The authors said they conducted a “descriptive content analysis” from a sample of 534,000 scraped tweets, supplemented with access to 1.36 million tweets, from accounts that used the #ADOS hashtag between November 2019 and September 2020.
The ADOS political movement was founded in 2016 by former Democratic party staffer Yvette Carnell and lawyer Antonio “Tone” Moore to represent the interests of Black Americans who are descended from Africans enslaved in the U.S. in the trans-Atlantic slave trade.
The Harvard report on ADOS stated, “We find that the ADOS network strategically uses breaking news events to discourage Black voters from voting for the Democratic party, a phenomenon we call disinformation creep. Conversely, the ADOS network has remained largely silent about the impact of the novel coronavirus on Black communities, undermining its claims that it works in the interests of Black Americans.”
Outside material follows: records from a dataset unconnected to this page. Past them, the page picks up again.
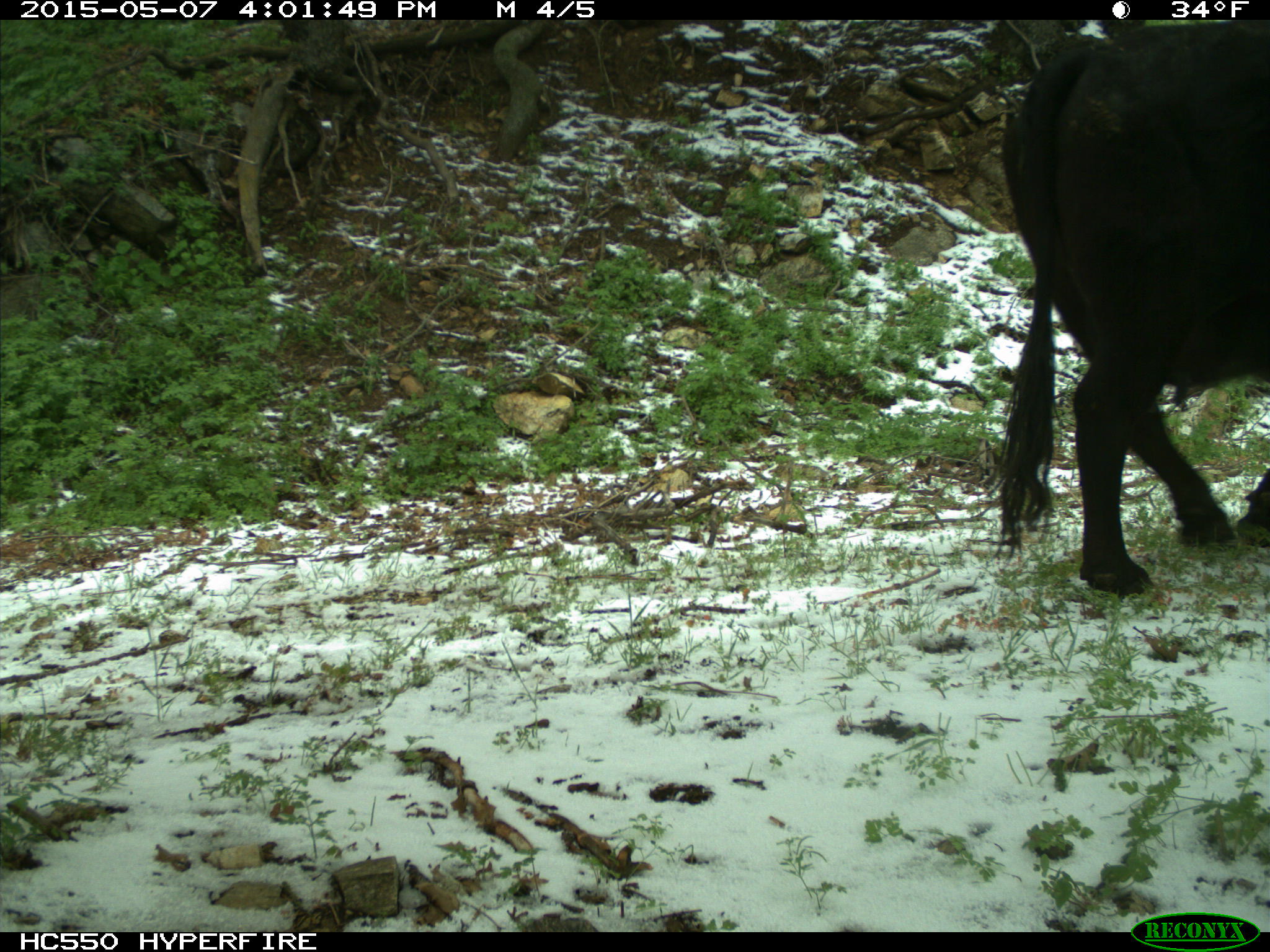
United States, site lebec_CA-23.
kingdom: Animalia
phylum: Chordata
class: Mammalia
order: Artiodactyla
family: Bovidae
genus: Bos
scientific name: Bos taurus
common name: domestic cow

The authors said they classified the social media tactics ADOS uses as “disinformation creep” because it is a “method of combining legitimate grievances along with slight factual distortions and reinterpretations of breaking news events that culminate in a contradictory worldview, at odds with the interests the worldview purports to support.”
The report explained how the Russian government has a long history of using disinformation creep and hints that ADOS may be a tool of Russia to discourage Black voters from supporting Democratic candidates.
But ADOS insists its content is organic and adamantly rejected even the possibility of Russian origins for any ADOS content, the report stated.
The authors argued, however, that ADOS “strategically leveraged breaking news events that highlight the (very real) impacts of structural racism” to discourage native-born Black Americans from voting for politicians on the top Democratic ticket and to instead vote Republican.
ADOS has pushed back against the report and issued a statement of its own.
ADOS called the report “a clear attempt to use the Ivy League institution’s esteemed name to legitimize an ongoing smear campaign directed at ADOS.” It dismissed the report as more of an “opinion paper than a scholarly journal article” and complained that it included an “extensive list of factual errors.”
In the statement, the founders of ADOS claimed they back political candidates, regardless of party, who are “attentive to our two-pronged agenda: our group’s need to recieve redress in the form of reparations for the particular experience of multigenerational oppression we have endured, and the rectification of the racialized barriers to access that prevent so many Black Americans from being able to participate in national life as full citizens.”
ADOS is demanding “a formal apology from Harvard and that the publisher issue a full and timely retraction of this document.”
In a since-deleted tweet, Deebo @DeeboDown posted: “This ‘study’ is a disinformation campaign disguised as a study on disinformation.”